_Passage provided_.
Question

Can someone help with this? 1/cos^2a+1-3tan^2a=0

Answer 1

\[\frac{1}{\cos ^2a}+1-3\tan ^2a=0\]

Answer 2

Maybe that's it.

Answer 3

Yes your second one is the question I'm given.

Answer 4

\[\frac{1}{\cos ^2a}+\frac{\cos ^2a}{\cos ^2a}-\frac{3\sin ^2a}{\cos ^2a}=0\]

Answer 5

Does that help?

Answer 6

I would now add the fractions and replace sin^2 with 1-cos^2

Answer 7

How did you get the middle part?

Answer 8

Oh from +1

Answer 9

yes

Answer 10

so 1cos^2a/cos^2a-3sin^2a/cos^2a=0

Answer 11

Then 1cos^2a/cos^2a- 3(1-cos^2)/cos^2a=0?

Answer 12

Ok I think I can get it form here.. Thanks so much for the help!

_Using the information_.
- A) From the trigonometry thread, copy verbatim the part from "so 1cos^2a/cos^2a-3sin^2a/cos^2a=0" to "for the help!".
- B) Answer these questions using the trigonometry thread:
(i) In the original equation, what coefficient is in front of tan^2a?
(ii) According to Answer 6, what should sin^2 be replaced with?
(iii) According to Answer 8, where does the middle part come from?

_Source material_.
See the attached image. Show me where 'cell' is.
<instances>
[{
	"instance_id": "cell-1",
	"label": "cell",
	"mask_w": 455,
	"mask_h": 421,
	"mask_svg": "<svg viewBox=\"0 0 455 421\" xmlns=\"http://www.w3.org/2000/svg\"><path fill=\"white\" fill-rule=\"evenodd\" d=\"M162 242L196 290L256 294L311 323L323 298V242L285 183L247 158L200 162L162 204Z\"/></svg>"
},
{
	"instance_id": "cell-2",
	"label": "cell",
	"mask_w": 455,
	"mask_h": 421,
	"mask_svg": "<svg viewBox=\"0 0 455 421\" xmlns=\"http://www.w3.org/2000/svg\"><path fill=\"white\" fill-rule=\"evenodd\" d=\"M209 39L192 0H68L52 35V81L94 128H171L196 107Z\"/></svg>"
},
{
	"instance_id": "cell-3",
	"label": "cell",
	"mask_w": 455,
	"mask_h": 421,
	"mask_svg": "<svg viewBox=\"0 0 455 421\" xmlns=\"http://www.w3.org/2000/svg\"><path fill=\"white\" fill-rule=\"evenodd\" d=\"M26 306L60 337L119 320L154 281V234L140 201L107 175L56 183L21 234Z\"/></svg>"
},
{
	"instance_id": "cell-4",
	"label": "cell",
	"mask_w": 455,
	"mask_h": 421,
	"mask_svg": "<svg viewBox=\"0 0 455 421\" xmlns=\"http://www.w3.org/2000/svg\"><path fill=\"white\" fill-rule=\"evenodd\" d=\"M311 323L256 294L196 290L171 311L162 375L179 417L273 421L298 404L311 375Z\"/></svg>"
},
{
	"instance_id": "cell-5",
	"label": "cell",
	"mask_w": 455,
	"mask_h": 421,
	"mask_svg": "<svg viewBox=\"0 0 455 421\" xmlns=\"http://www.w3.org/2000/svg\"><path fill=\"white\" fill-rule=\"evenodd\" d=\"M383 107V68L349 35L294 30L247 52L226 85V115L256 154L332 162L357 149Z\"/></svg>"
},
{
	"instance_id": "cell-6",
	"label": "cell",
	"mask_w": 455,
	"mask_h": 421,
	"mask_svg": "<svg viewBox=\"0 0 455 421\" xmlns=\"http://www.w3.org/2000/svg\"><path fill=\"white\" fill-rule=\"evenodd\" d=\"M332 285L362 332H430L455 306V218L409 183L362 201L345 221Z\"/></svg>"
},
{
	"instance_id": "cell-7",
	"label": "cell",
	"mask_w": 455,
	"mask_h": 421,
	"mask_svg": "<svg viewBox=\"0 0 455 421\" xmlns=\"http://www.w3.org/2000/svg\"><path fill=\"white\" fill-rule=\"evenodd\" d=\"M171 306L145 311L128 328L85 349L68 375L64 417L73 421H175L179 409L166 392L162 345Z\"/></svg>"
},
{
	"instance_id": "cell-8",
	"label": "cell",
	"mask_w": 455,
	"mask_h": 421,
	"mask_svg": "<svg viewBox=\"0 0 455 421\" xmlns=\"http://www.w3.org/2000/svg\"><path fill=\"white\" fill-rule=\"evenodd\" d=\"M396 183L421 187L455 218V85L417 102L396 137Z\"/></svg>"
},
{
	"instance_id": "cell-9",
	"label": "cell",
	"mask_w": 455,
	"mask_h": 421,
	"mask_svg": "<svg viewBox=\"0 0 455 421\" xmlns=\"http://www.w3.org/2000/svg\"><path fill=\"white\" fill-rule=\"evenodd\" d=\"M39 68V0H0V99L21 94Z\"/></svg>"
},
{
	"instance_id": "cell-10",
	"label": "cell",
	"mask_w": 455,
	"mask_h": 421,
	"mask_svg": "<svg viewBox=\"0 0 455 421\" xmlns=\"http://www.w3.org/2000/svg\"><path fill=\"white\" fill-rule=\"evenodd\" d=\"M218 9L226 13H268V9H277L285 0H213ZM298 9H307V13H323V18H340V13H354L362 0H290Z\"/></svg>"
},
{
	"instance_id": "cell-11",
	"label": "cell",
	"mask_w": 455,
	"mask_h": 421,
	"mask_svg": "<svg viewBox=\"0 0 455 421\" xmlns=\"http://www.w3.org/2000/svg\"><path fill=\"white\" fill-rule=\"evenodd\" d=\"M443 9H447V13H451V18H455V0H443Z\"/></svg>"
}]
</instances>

_Outputs in order_.
- A)
so 1cos^2a/cos^2a-3sin^2a/cos^2a=0

Answer 11

Then 1cos^2a/cos^2a- 3(1-cos^2)/cos^2a=0?

Answer 12

Ok I think I can get it form here.. Thanks so much for the help!

- B)
(i) 3
(ii) 1-cos^2
(iii) From +1